Acido Carminico

Acido Carminico

L’ Acido Carminico, il cui termine nella nomenclatura IUPAC è: acido 7-α-D-glucopiranosil-9,10-diidro-3,5,6,8-tetraidrossi-1-metil-9,10-diossoantracenecarbossilico, ha formula bruta o molecolare: C22H20O13.
L’acido carminico, dal punto di vista chimico, è un glucoside antrachinonico con un intenso colore rosso, che per le sue qualità viene utilizzato come colorante. In natura viene estratto dalla cocciniglia femmina della specie Dactylopius coccus, con acqua calda. Successivamente viene trattato con sali di alluminio al fine di ottenere una lacca dal colore più brillante. La lacca viene precipitata per aggiunta di etanolo, in questo modo si ottiene una polvere solubile in acqua.
Anche dalle uova è possibile ottenere un pigmento colorato, dalle tonalità più chiare.

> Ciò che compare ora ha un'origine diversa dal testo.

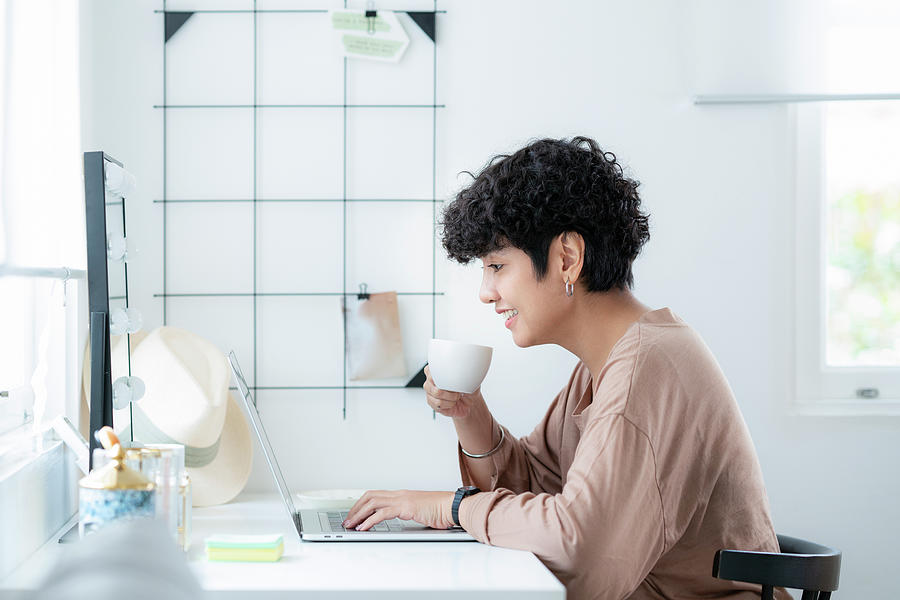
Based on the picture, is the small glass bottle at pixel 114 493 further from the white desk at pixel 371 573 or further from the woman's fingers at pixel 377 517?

Le proprietà coloranti di questa cocciniglia sono note da tempi remoti, risalenti addirittura alle civiltà precolombiane e, con le conquiste spagnole, divennero popolari anche in Europa. Oggi l’acido carminico, successivamente trattato con alluminio, permette di dare origine ad un sale dal colore rosso brillante noto come carminio, una delle forme utilizzate dall’industria alimentare per il colorante E120.

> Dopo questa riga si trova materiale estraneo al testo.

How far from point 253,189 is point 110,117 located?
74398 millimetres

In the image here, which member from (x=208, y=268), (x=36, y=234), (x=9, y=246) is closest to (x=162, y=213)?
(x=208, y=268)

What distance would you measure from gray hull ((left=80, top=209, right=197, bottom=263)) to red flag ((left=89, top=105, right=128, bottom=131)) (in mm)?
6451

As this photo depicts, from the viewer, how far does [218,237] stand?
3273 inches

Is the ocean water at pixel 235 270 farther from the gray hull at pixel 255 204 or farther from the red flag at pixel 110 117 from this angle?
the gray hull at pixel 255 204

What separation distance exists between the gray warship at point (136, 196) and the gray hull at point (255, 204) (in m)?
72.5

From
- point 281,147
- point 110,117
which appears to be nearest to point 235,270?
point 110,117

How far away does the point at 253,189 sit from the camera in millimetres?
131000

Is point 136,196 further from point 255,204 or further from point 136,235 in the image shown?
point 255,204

Questo colorante, oltre che come additivo alimentare, è utilizzato anche nella produzione di cosmetici e, in misura minore, nella tintura dei tessuti. Nonostante la pratica risulti piuttosto costosa (per produrre 1 Kg di colorante servono circa 155 mila insetti), il largo uso della cocciniglia è giustificato soprattutto dalla stabilità del colore, caratteristica che lo rende perfetto per l’impiego nell’industria del cibo in specie su larga scala.
Questo colorante ottenuto dalla cocciniglia si utilizza soprattutto per caramelle (rosse, rosa, viola), yogurt, marzapane, gelati, gelatine, bibite (soprattutto quelle da aperitivo che si distinguono per la colorazione arancio – rossa) e i liquori, tra cui spicca l’Alchermes, che deve il suo colore proprio a questo insetto.

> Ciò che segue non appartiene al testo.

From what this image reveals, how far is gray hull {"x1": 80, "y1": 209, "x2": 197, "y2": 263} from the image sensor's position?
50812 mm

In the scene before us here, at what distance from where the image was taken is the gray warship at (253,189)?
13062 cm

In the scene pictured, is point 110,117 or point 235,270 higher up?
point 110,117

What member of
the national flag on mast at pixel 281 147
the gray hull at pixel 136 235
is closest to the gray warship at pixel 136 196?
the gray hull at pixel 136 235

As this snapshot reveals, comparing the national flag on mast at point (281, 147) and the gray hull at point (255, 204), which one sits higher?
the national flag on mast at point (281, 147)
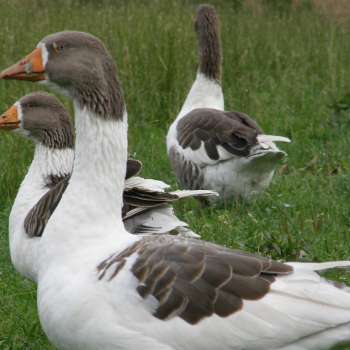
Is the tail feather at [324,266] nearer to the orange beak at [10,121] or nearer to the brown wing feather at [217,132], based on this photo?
the orange beak at [10,121]

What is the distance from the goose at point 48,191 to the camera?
5.39 meters

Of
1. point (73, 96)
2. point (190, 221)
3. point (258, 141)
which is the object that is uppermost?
point (73, 96)

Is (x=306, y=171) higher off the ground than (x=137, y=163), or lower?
lower

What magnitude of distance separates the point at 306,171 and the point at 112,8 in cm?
579

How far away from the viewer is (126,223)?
552 centimetres

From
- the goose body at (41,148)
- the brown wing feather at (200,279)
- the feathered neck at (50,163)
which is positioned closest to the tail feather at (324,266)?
the brown wing feather at (200,279)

Ricordiamo che la presenza di questo colorante, ricavato dalla cocciniglia, in un prodotto alimentare è assai rilevante non solo per motivi etici, in quanto vegetariani e vegani hanno la necessità (ed il diritto) di conoscere se un prodotto contiene additivi di origine animale, che dunque devono escludere dalla propria dieta, ma anche per ragioni di salute, in quanto sono stati segnalati casi di allergia al colorante E120 (eruzioni cutanee, orticaria, congestione nasale), presumibilmente mediate dalle proteine residue dell’insetto.
Per il colorante E120 la dose giornaliera ammessa (ADI, dall’inglese Acceptable Daily Intake) è al massimo di 5 mg per Kg di peso corporeo: a queste concentrazioni non sono noti effetti collaterali, ma ad oggi non sono ancora disponibili studi sugli effetti a lungo termine.
Visti i costi elevati ed alcuni aspetti etici questo colorante può essere prodotto per via sintetica in laboratorio.
Si ottiene così una molecola dal colore rosso intenso molto simile a quello ricavato dalla cocciniglia, per cui in molti prodotti in commercio oggi è più facile reperire l’additivo di sintesi e non quello di origine animale; data l’estrema somiglianza, l’additivo colorante (chiamato E124) ottenuto in laboratorio, quindi adatto anche a regimi vegetariani e vegani, è noto anche come “rosso cocciniglia”, fatto che può trarre in inganno il consumatore.

Avvertenza: le informazioni riportate non sono consigli medici e potrebbero non essere accurate. I contenuti hanno solo fine illustrativo e non sostituiscono il parere medico.